By February 2026, Trump Mobile executives confirmed to reporters that the phone would not be manufactured in the US. Final assembly of roughly the last 10 components would take place in Miami. The rest would be produced overseas, with investigators linking the device to the Chinese manufacturer Wingtech. In the meantime, Trump Mobile began selling refurbished iPhones, made in China, and Samsung devices, made by a South Korean company, under the same American branding umbrella.
And Now, the Update

This week, CEO Pat O'Brien told USA Today that the T1 will begin shipping to pre-order customers, with all orders expected to be fulfilled over the next few weeks. O'Brien acknowledged the phone will not be the “Made in America” device originally promised, but described it as an “amazing product” worth the wait. The phone has received PTCRB certification, confirming network compatibility, and FCC authorization. So the paperwork is real, at least.
Why the Skepticism
This is the same company that blamed a government shutdown for a consumer hardware delay, redesigned the phone three times without shipping it once, collected $59 million from supporters while updating its terms to explicitly state it might never make the product, and had customer service tell journalists five different things on five different calls.
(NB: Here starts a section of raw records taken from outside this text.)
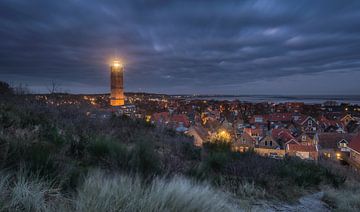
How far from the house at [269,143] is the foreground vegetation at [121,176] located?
2803 centimetres

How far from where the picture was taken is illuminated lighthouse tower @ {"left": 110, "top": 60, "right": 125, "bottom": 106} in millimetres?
45244

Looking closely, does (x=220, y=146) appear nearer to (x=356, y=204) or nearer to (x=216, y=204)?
(x=356, y=204)

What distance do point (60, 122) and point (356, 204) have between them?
25.7 feet

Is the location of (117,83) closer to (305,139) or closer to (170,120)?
(170,120)

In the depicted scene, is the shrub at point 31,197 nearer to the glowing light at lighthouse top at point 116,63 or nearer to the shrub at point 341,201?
the shrub at point 341,201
California's Governor called it fraud. Eleven Democratic lawmakers asked the FTC to investigate. The FTC has not yet confirmed whether it has.
Maybe the phones ship this week. Maybe they're great. Maybe Pat O'Brien is about to deliver the most unexpected redemption arc in the history of consumer electronics. We'll update this story when the first confirmed unit lands in a customer's hands. Given the timeline so far, don't hold your breath.